11. In the movie’s opening scene, Vito is famously seen holding a cat. However, there was no cat in the original script and the cat was found by Coppola when he was walking through the lot at Paramount Studios. He liked the cat so much he wrote it into the movie.
12. The studio wanted to scrap the iconic puppet strings logo, which was created by graphic designer S. Neil Fujita for the novel’s release, with Puzo’s name above the title for the movie release. However, Coppola insisted on keeping it because Puzo co-wrote the script with him.
13. Paramount also asked Coppola to modernize the script and to have it take place in Kansas City because it was cheaper to film than New York. Coppola managed to convince them to keep the story in a post-World War II New York, in order to maintain the integrity of the movie.
14. Coppola sometimes held improvisational rehearsal sessions that consisted of the main cast sitting down in character for a family meal. The actors couldn’t break character, which Coppola saw as a way for the cast to get comfortable and organically establish the family roles that are seen in the movie.
15. When Coppola initially told Charles Bluhdorn, the head of Paramount, that he wanted Brando for the role of Vito Corleone, Bluhdorn told Coppola that Brando would never appear in a Paramount picture. This was largely due to Brando’s infamously bad on-set behavior.
16. Robert De Niro auditioned for the role of Sonny, but Coppola thought that his personality was too violent for the role. However, De Niro would later appear as the young Vito Corleone in The Godfather: Part II, evening winning a Best Supporting Actor Oscar for his role.
17. For the wedding scene, Coppola had the cast act freely and improvise in the background while he shot specific vignettes amongst the action.
18. The Corleone compound was a real location on Staten Island. It was put up for sale in 2014 for about $3 million.
19. Al Pacino really had his jaw wired shut for the first part of the shoot, after his character was punched in the face.
20. The horse head in the movie producer’s bed wasn’t a prop. The production got a real horse’s head from a local dog food company and the producer’s reaction was also real.
21. Associate Producer Gary Fredrickson once said that Lenny Montana, who played Luca Brasi, told him that he had worked as a Mafia bodyguard and arsonist.
22. Paramount wanted the movie to appeal to a wider audience so they hired a violence coach that helped add more blood, guts and bruises to the movie.
23. Brando agreed to play the part of Vito Corleone on the condition that Burt Reynold, who was being considered for the part of Sonny, would no longer be considered for the part.
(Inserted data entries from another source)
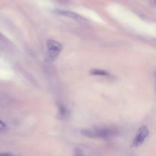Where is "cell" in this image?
Instances as JSON below:
<instances>
[{"label": "cell", "instance_id": "1", "mask_svg": "<svg viewBox=\"0 0 156 156\" xmlns=\"http://www.w3.org/2000/svg\"><path fill=\"white\" fill-rule=\"evenodd\" d=\"M81 134L90 138L108 139L117 134L116 129L110 127H102L96 129H84L80 131Z\"/></svg>", "mask_w": 156, "mask_h": 156}, {"label": "cell", "instance_id": "2", "mask_svg": "<svg viewBox=\"0 0 156 156\" xmlns=\"http://www.w3.org/2000/svg\"><path fill=\"white\" fill-rule=\"evenodd\" d=\"M47 46V60L53 62L56 60L62 49V44L54 40H48L46 43Z\"/></svg>", "mask_w": 156, "mask_h": 156}, {"label": "cell", "instance_id": "3", "mask_svg": "<svg viewBox=\"0 0 156 156\" xmlns=\"http://www.w3.org/2000/svg\"><path fill=\"white\" fill-rule=\"evenodd\" d=\"M149 133V131L147 126L145 125L141 126L136 133V135L132 143L131 147H138L140 146L143 143L145 139L147 137Z\"/></svg>", "mask_w": 156, "mask_h": 156}, {"label": "cell", "instance_id": "4", "mask_svg": "<svg viewBox=\"0 0 156 156\" xmlns=\"http://www.w3.org/2000/svg\"><path fill=\"white\" fill-rule=\"evenodd\" d=\"M57 13L61 15H63V16L69 17L70 18H72L73 20H76L79 22H81V23L86 22L85 18H84L83 16H80V15H79L75 12H73L68 11V10H57Z\"/></svg>", "mask_w": 156, "mask_h": 156}, {"label": "cell", "instance_id": "5", "mask_svg": "<svg viewBox=\"0 0 156 156\" xmlns=\"http://www.w3.org/2000/svg\"><path fill=\"white\" fill-rule=\"evenodd\" d=\"M90 74L93 76H110V73L104 69H91L90 71Z\"/></svg>", "mask_w": 156, "mask_h": 156}, {"label": "cell", "instance_id": "6", "mask_svg": "<svg viewBox=\"0 0 156 156\" xmlns=\"http://www.w3.org/2000/svg\"><path fill=\"white\" fill-rule=\"evenodd\" d=\"M58 114L62 118H65L68 115V109L62 104H59L58 105Z\"/></svg>", "mask_w": 156, "mask_h": 156}, {"label": "cell", "instance_id": "7", "mask_svg": "<svg viewBox=\"0 0 156 156\" xmlns=\"http://www.w3.org/2000/svg\"><path fill=\"white\" fill-rule=\"evenodd\" d=\"M74 155L75 156H85L83 154L82 151L79 148H76L74 150Z\"/></svg>", "mask_w": 156, "mask_h": 156}, {"label": "cell", "instance_id": "8", "mask_svg": "<svg viewBox=\"0 0 156 156\" xmlns=\"http://www.w3.org/2000/svg\"><path fill=\"white\" fill-rule=\"evenodd\" d=\"M0 156H14V155L12 154V153L3 152V153H0Z\"/></svg>", "mask_w": 156, "mask_h": 156}, {"label": "cell", "instance_id": "9", "mask_svg": "<svg viewBox=\"0 0 156 156\" xmlns=\"http://www.w3.org/2000/svg\"><path fill=\"white\" fill-rule=\"evenodd\" d=\"M5 124L0 120V131L1 130H3L4 129H5Z\"/></svg>", "mask_w": 156, "mask_h": 156}]
</instances>
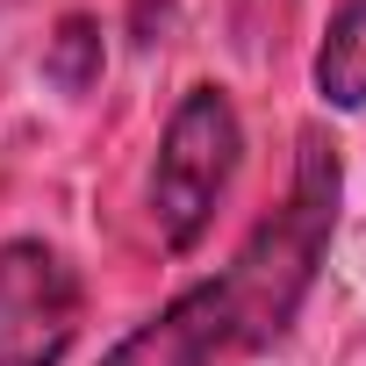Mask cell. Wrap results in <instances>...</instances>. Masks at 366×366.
<instances>
[{"instance_id":"cell-3","label":"cell","mask_w":366,"mask_h":366,"mask_svg":"<svg viewBox=\"0 0 366 366\" xmlns=\"http://www.w3.org/2000/svg\"><path fill=\"white\" fill-rule=\"evenodd\" d=\"M86 316L72 259L44 237L0 244V366H65Z\"/></svg>"},{"instance_id":"cell-7","label":"cell","mask_w":366,"mask_h":366,"mask_svg":"<svg viewBox=\"0 0 366 366\" xmlns=\"http://www.w3.org/2000/svg\"><path fill=\"white\" fill-rule=\"evenodd\" d=\"M172 8H179V0H129V36H137V51H151V44L165 36Z\"/></svg>"},{"instance_id":"cell-1","label":"cell","mask_w":366,"mask_h":366,"mask_svg":"<svg viewBox=\"0 0 366 366\" xmlns=\"http://www.w3.org/2000/svg\"><path fill=\"white\" fill-rule=\"evenodd\" d=\"M337 202H345V165H337V144L323 129H302L295 137V187L287 202L237 244V259L216 273L223 295H230V316H237V352H266L295 330L316 273H323V252L337 237Z\"/></svg>"},{"instance_id":"cell-4","label":"cell","mask_w":366,"mask_h":366,"mask_svg":"<svg viewBox=\"0 0 366 366\" xmlns=\"http://www.w3.org/2000/svg\"><path fill=\"white\" fill-rule=\"evenodd\" d=\"M230 352H237L230 295H223V280H194V287H179L151 323H137L101 366H216Z\"/></svg>"},{"instance_id":"cell-2","label":"cell","mask_w":366,"mask_h":366,"mask_svg":"<svg viewBox=\"0 0 366 366\" xmlns=\"http://www.w3.org/2000/svg\"><path fill=\"white\" fill-rule=\"evenodd\" d=\"M237 158H244L237 101L209 79L187 86L179 108L165 115V137H158V158H151V223H158L165 252H194L209 237L216 202L237 179Z\"/></svg>"},{"instance_id":"cell-5","label":"cell","mask_w":366,"mask_h":366,"mask_svg":"<svg viewBox=\"0 0 366 366\" xmlns=\"http://www.w3.org/2000/svg\"><path fill=\"white\" fill-rule=\"evenodd\" d=\"M316 94L345 115L366 108V0H337L316 44Z\"/></svg>"},{"instance_id":"cell-6","label":"cell","mask_w":366,"mask_h":366,"mask_svg":"<svg viewBox=\"0 0 366 366\" xmlns=\"http://www.w3.org/2000/svg\"><path fill=\"white\" fill-rule=\"evenodd\" d=\"M101 65H108V44H101V22L94 15H65L58 29H51V44H44V86H58V94H94L101 86Z\"/></svg>"}]
</instances>
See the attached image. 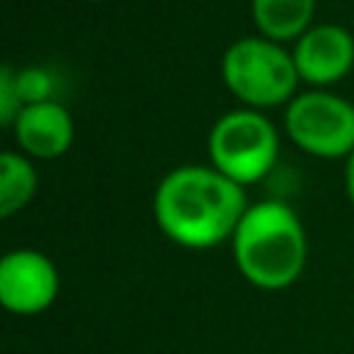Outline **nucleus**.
<instances>
[{
	"mask_svg": "<svg viewBox=\"0 0 354 354\" xmlns=\"http://www.w3.org/2000/svg\"><path fill=\"white\" fill-rule=\"evenodd\" d=\"M246 207V191L238 183L196 163L171 169L152 199L160 232L183 249H213L232 241Z\"/></svg>",
	"mask_w": 354,
	"mask_h": 354,
	"instance_id": "obj_1",
	"label": "nucleus"
},
{
	"mask_svg": "<svg viewBox=\"0 0 354 354\" xmlns=\"http://www.w3.org/2000/svg\"><path fill=\"white\" fill-rule=\"evenodd\" d=\"M230 243L235 268L260 290L290 288L307 266L304 224L279 199L249 205Z\"/></svg>",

It turned out that Brando saw Burt as more of a TV star.
24. At the time the movie was shot, there wasn’t a more violent scene than Sonny Corleone’s death in The Godfather. It was also the most expensive shot in the movie, costing $100,000. James Caan wore 127 blood filled explosive squibs on his body to simulate bullets hitting him.
25. Brando wanted to make Don Corleone look like a bulldog so he stuffed his cheeks with cotton wool for the audition. For the actual filming of The Godfather, he wore a mouthpiece made by a dentist. The mouthpiece is on display in the American Museum of the Moving Image in Queens, New York.
26. James Caan also wore dental prosthetics for his role as Sonny Corleone. His fangs were built up using quick setting acrylic to make him look more animalistic.
27. In 1977, a TV movie version of The Godfather and its sequel were made. They pieced the scenes together in chronological order and called it The Godfather Saga.